### [TASK INPUT]
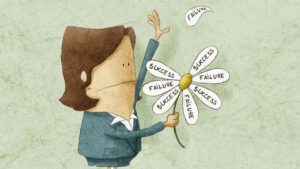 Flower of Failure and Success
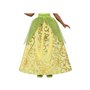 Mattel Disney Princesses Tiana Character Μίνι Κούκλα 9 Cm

...

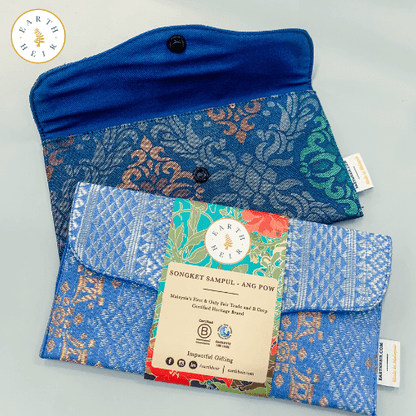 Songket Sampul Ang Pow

---

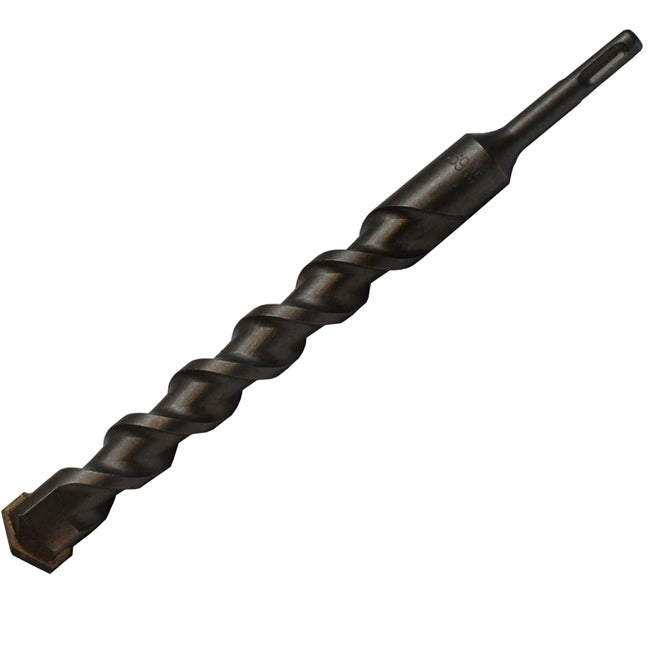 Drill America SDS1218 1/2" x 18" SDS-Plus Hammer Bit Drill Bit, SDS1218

### [WORK ITEM]
Please copy out from the data above, without any picture, exactly the lines running from the one that holds "Flower of Failure and Success" through the one that holds "Mattel Disney Princesses", and nothing beyond them.

### [ANSWER FOR THE TASK]
 Flower of Failure and Success
 Mattel Disney Princesses Tiana Character Μίνι Κούκλα 9 Cm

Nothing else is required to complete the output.